End of an ill-conceived dream
Garden State Park is to be torn down, but New Jersey racing's golden age ended 25 years ago
So this is how it ends, this ill-conceived rebuilding of Garden State Park in Cherry Hill, New Jersey. Garden State need not have ended this way, at the wrong end of a wrecking ball, but the egomaniacal way in which it rose from the ashes ensured that it would again fall.
Is this judgment 20-20 hindsight? No, the signs were evident from the moment the rebuilt Garden State Park opened its doors on April 1, 1985. It was a white elephant from day one. That it survived this long is a testament only to the dedicated people who labored within its fences for the last 15 years.
In fact, New Jersey racing had changed irretrievably before that warm mid-April day in 1977 when the old Garden State Park burned to the ground.
The New Jersey circuit in the 1960s was solely Florida-New Jersey, with trainers departing the Sunshine State in April for Garden State, then moving to Monmouth Park in late May, to Atlantic City Race Course in early August, and back to Garden State in October for a fall meeting before the railway cars and vans left for Florida for the winter.
Liberty Bell Park opened across the river in Philadelphia in the late 1960s, and its Thoroughbred dates moved up the road to Keystone Race Track in Bensalem, Pennsylvania, in 1974. Garden State's owner, Eugene Mori Sr., chose to fight a war of attrition, running four of the five months in the winter and spring, against Keystone. Both tracks bled red ink, and only the fire ended the bloodletting.

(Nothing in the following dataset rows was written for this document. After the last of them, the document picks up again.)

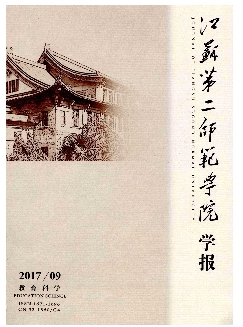 江苏第二师范学院学报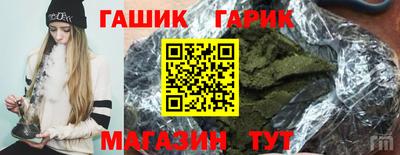 таблы Канаш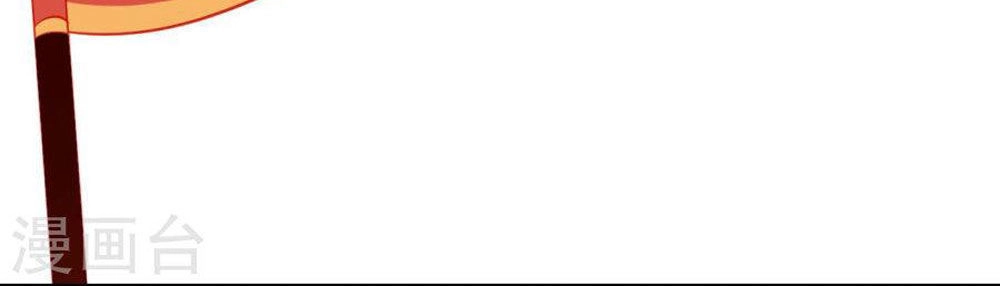 Tu La Thiếu Gia Quá Kiêu Ngạo Chapter 49 - 21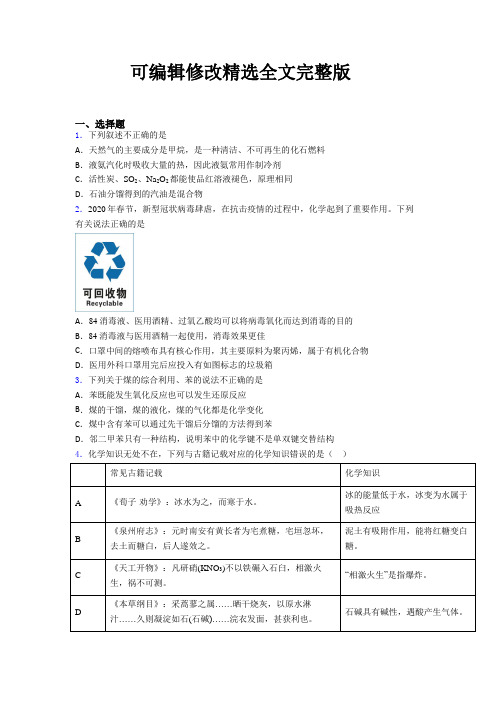 【学生卷】银川市高中化学必修二第八章《化学与可持续发展》经典测试卷(专题培优)精选全文完整版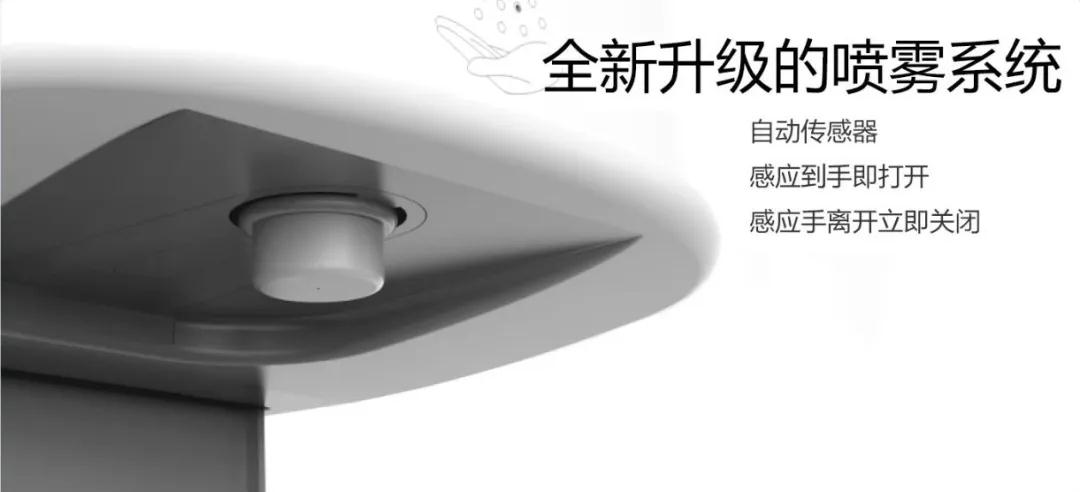测温消毒一体机破局外贸市场，满佳物联用产品“说话”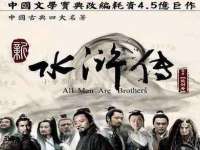广州慧娴科技有限公司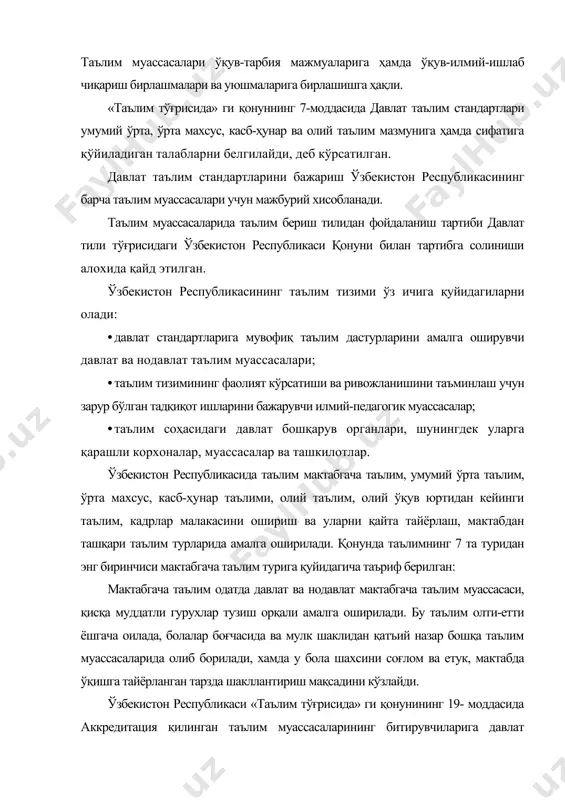 и тугалламаган шахсларга белгиланган намунадаги маълумотнома берилади дейилган ушбу қонунда. давлат тасдиқлаган намунадаги маълумот тўғрисидаги ҳужжат навбатдаги босқич таълим муассасаларида таълим олишни давом эттириш ёки тегишли ихтисослик бўйича ишлаш ҳуқуқини беради. ўзбекистон республикаси «таълим тўғрисида»ги қонунининг 20- моддасида таълим олувчиларни ижтимоий ҳимоя қилиш, яъни меъёрий ҳужжатларга мувофиқ имтиёзлар, стипендия ва ётоқхонада жой билан таъминлаш, 21-моддасида таълим муассасалари ходимларига иш вақтининг қисқартирилган муддати белгиланиши, ҳақ тўланадиган йиллик узайтирилган таътиллар, ҳамда қонун ҳужжатларида назарда тутилган имтиёзлар, таълим муассасалари иш ҳақига мўлжалланган мавжуд маблағлар доирасида мустақил равишда ставкалар, мансаб окладларига табақалаштирилган устама белгилашга ҳамда меҳнатга ҳақ тўлаш ва уни рағбатлантиришнинг турли шаклларини қўллашга ҳақлилиги, 22-моддасида етим болаларни ва ота-оналарининг ёки бошқа қонуний вакилларининг васийлигисиз қолган болаларни ўқитиш ва уларни боқиш давлатнинг тўла таъминоти асосида қонун ҳужжатларида белгиланган тартибда амалга оширилиши, 23-моддасида эса жисмоний ёки руҳий ривожланишида нуқсони бўлган, шунингдек, узоқ вақт даволанишга муҳтож бўлган болалар ва ўсмирларни ўқитиш, қисман ёки тўла давлат таъминотида …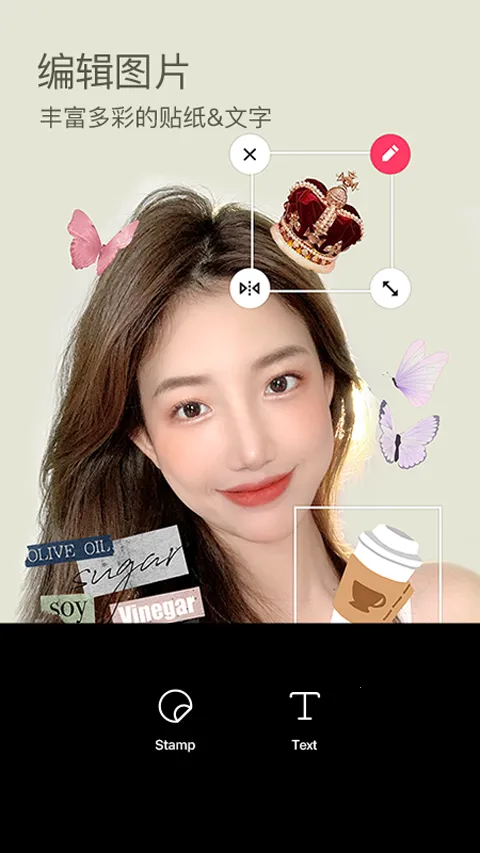 B612�������(������������)v14.5.23 ��׿��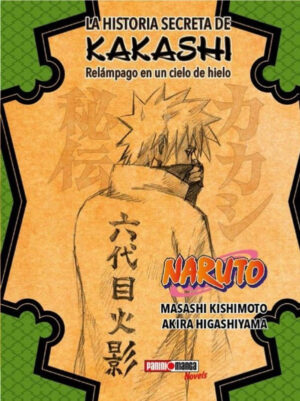 Naruto-La-historia-secreta-de-Kakashi-Rel-mpago-en-un-cielo-de-hielo.jpg NARUTO KAKASHI HIDEN - NOVEL | Panini México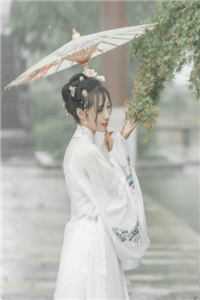 情深似海难回首好书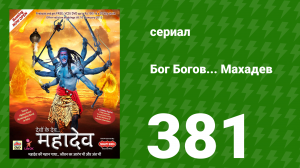 Бог Богов... Махадев 381 серия «Дадхичи жертвует своим телом» (сериал, 2011)
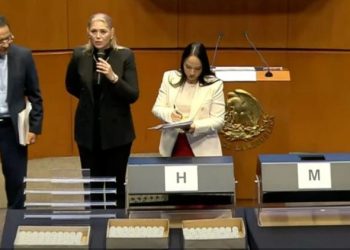 Senado arranca la tómbola para elegir a los candidatos de la elección judicial del Comité de Evaluación del PJ.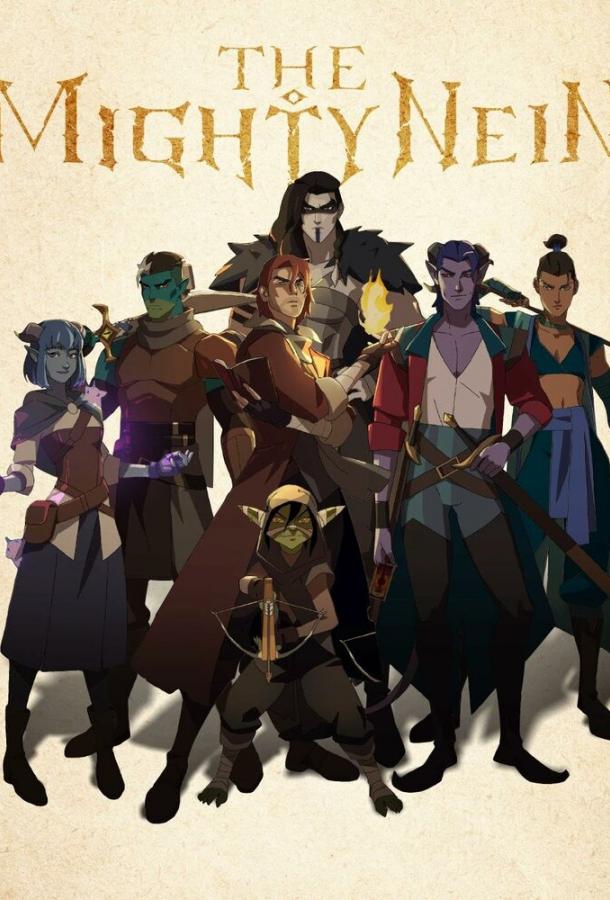 Могучий Найн / Могучая девятка (2025)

Further change in New Jersey racing began on Labor Day 1976, when the Meadowlands opened its first Standardbred meeting. Built and operated by the New Jersey Sports and Exposition Authority, the Meadowlands became the most successful harness venue in the sport's history, and its bountiful revenues paid for Giants Stadium and Meadowlands Arena.
At about that time, a controversial penny-stock dealer, Robert E. Brennan, was entering Thoroughbred racing as an owner. His ambitions knew no bounds, and he created a company, International Thoroughbred Breeders Inc., that began the process of rebuilding Garden State in 1982.
A modest Garden State very well could have been a success, particularly after Atlantic City Race Course initiated intrastate full-card simulcasting in the early 1980s. But Brennan needed an edifice that matched his ego. The result was a track modeled on the Meadowlands and largely built by Meadowlands personnel that Brennan had poached.
The resplendent new Garden State had many strikes against it. First, it was in South Jersey, not the heavily populated Northern New Jersey area, a few miles from Manhattan, that supported the Meadowlands. Moreover, the Philadelphia region lacked the ingrained horse racing culture found in metropolitan New York.
Second, the new Garden State cost too much. Although track officials admitted to a $160-million price tag, Garden State executives privately said the cost was closer to $200-million. Brennan, who was featured in his First Jersey Securities television advertisements touting investments in high-risk "emerging growth companies," had bigger visions.
After engaging in a protracted battle with the Securities and Exchange Commission over his firm's sales tactics, Brennan developed political ambitions, and it was well known at Garden State that the track was part of his quest for a United States Senate seat.
He soon abandoned those ambitions and never ran for office. (Incidentally, he lost the securities case, filed for bankruptcy, and now has been charged with bankruptcy fraud for allegedly trying to hide assets.)
Brennan bought out his competition, Keystone, at a hefty premium-all with money from his unsophisticated investors-and opened Garden State. Almost nothing went right on opening night, and failed elevators and other inconveniences turned off potential new fans. Many veteran bettors were turned off by the track's glitz, which made them feel unwelcome. The Thoroughbred meet failed to meet expectations, the harness meet was worse, and Garden State declined toward its inevitable demise.
While Garden State will become an upscale townhouse community, Thoroughbred racing fans in South Jersey deserve a place to play the sport. New Jersey's tracks and horsemen must cut a deal, compromising on racing dates and simulcasting splits, and gain legislative approval of off-track betting legislation and phone wagering.
Don Clippinger, features editor of Thoroughbred Times, covered Garden State Park's re-opening in 1985 for the Philadelphia Inquirer.